## Your task:
Instruction for the entries below: return the part that opens with the line containing "VINTAGE ORNATE MIRROR" and closes with the line containing "Eggs Oversized Coat", exactly, and no pictures.

## Dataset entries:
⟨

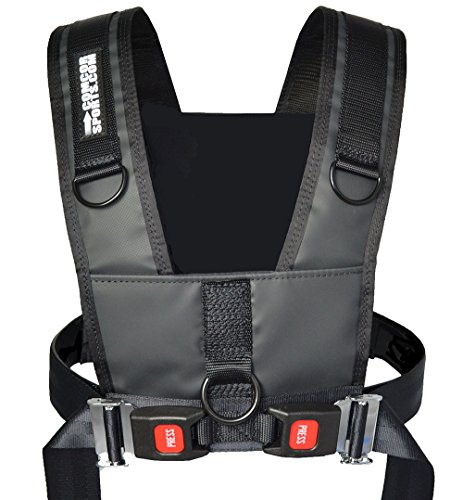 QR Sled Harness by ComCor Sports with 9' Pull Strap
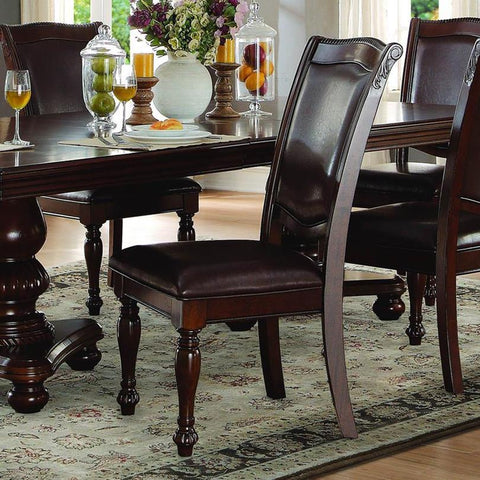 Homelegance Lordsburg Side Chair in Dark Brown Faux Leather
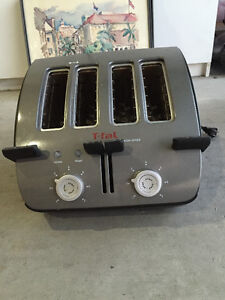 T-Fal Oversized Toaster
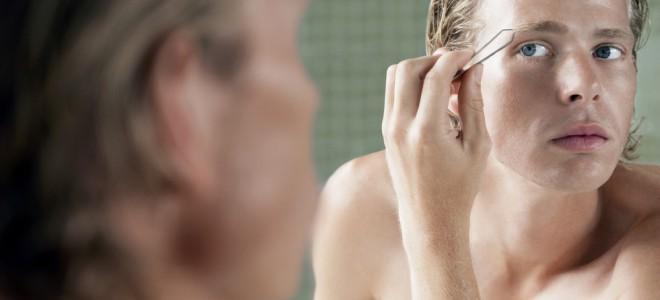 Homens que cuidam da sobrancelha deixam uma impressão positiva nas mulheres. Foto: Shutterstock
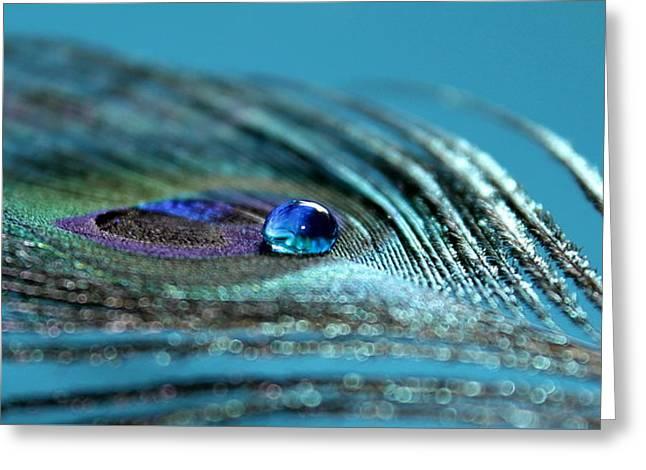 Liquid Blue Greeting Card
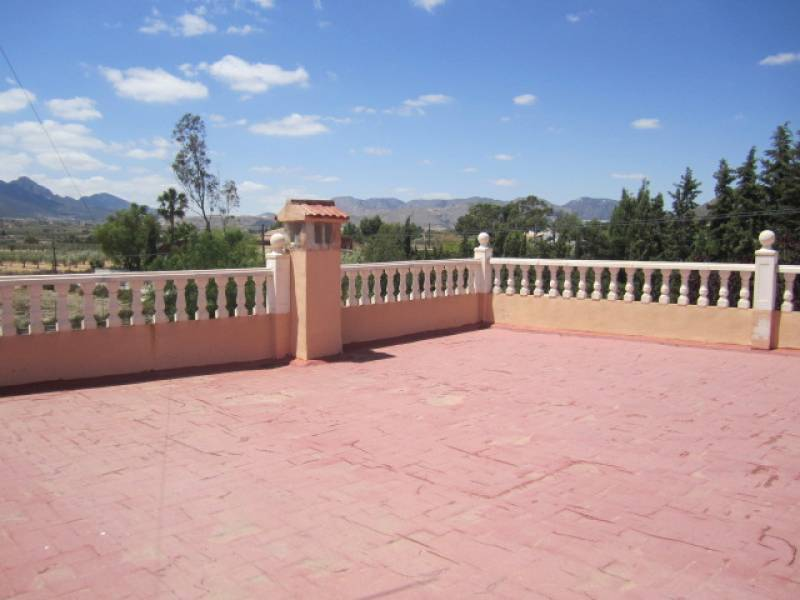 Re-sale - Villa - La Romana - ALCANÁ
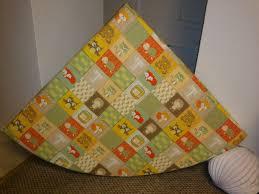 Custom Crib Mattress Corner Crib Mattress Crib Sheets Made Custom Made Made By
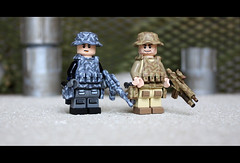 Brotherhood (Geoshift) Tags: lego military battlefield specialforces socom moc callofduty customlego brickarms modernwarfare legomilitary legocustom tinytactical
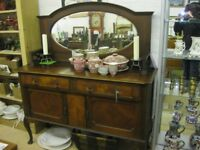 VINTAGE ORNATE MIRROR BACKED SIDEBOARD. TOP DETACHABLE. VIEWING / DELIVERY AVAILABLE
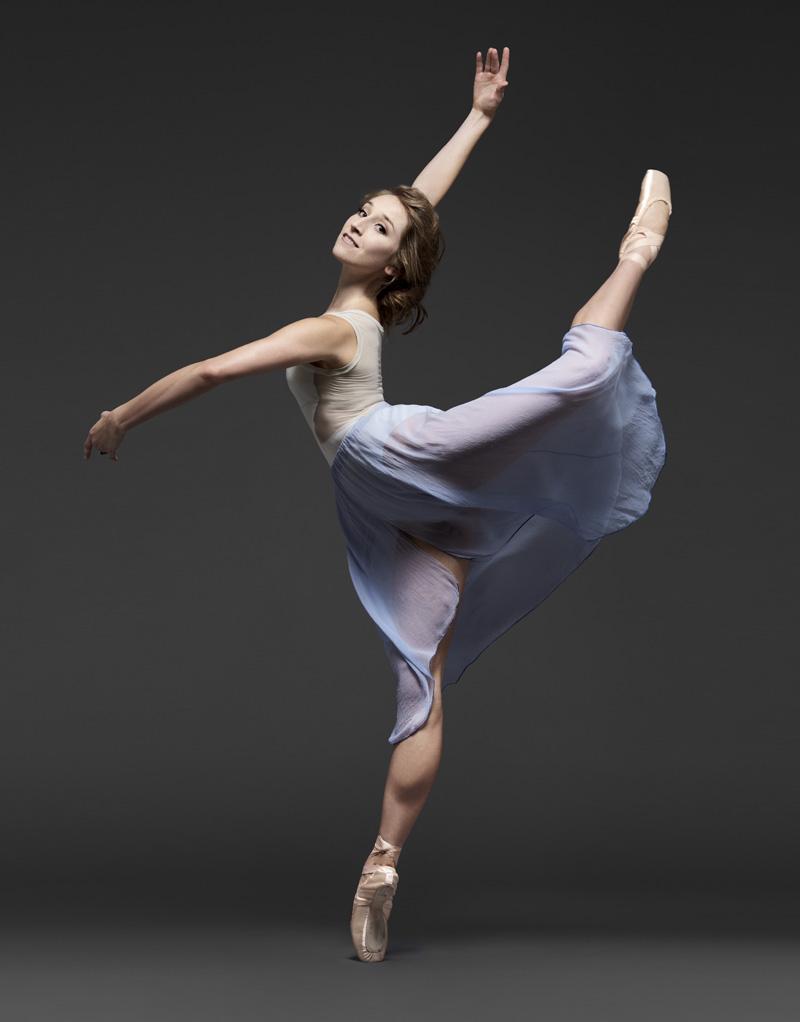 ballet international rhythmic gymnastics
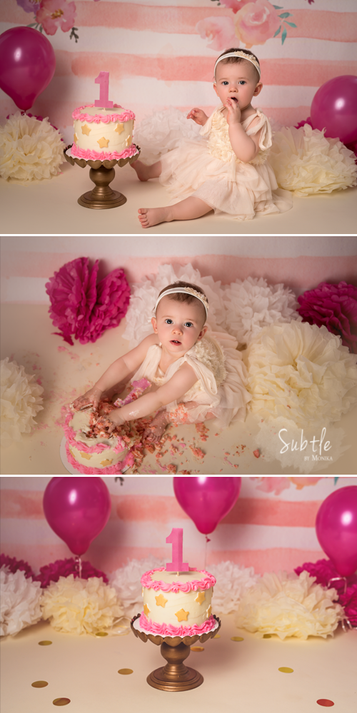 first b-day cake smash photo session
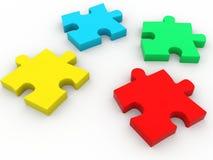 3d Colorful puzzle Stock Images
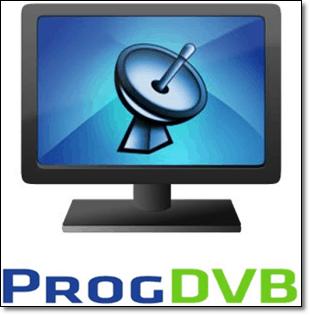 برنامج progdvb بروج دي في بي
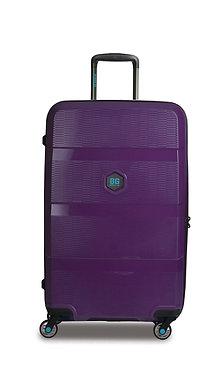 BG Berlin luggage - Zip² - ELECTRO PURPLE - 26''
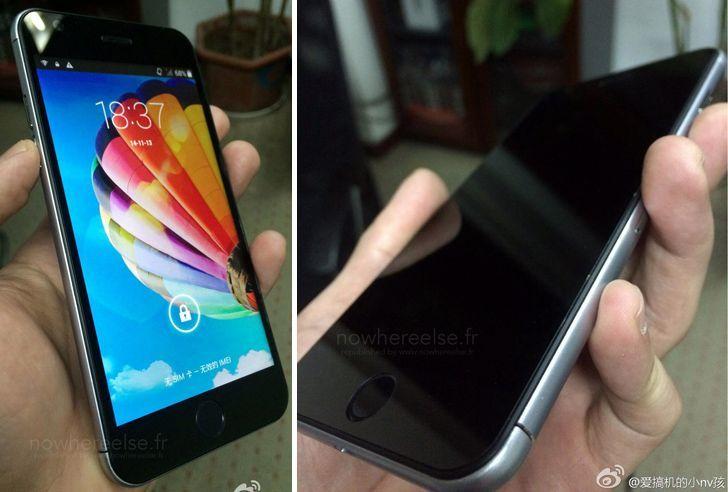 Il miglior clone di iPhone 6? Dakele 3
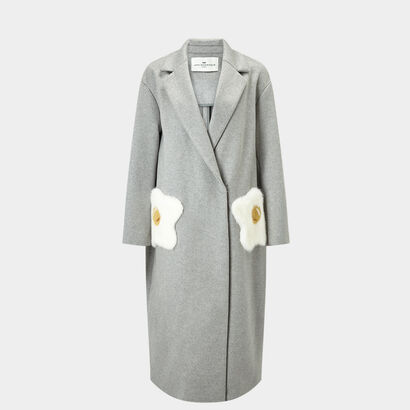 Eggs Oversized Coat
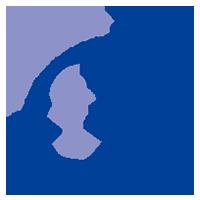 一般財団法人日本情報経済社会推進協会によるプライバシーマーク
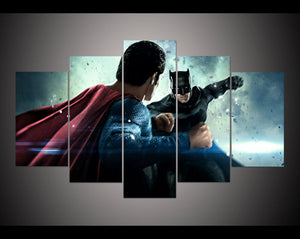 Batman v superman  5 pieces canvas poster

⟩

## Exercise result:
 VINTAGE ORNATE MIRROR BACKED SIDEBOARD. TOP DETACHABLE. VIEWING / DELIVERY AVAILABLE
 ballet international rhythmic gymnastics
 first b-day cake smash photo session
 3d Colorful puzzle Stock Images
 برنامج progdvb بروج دي في بي
 BG Berlin luggage - Zip² - ELECTRO PURPLE - 26''
 Il miglior clone di iPhone 6? Dakele 3
 Eggs Oversized Coat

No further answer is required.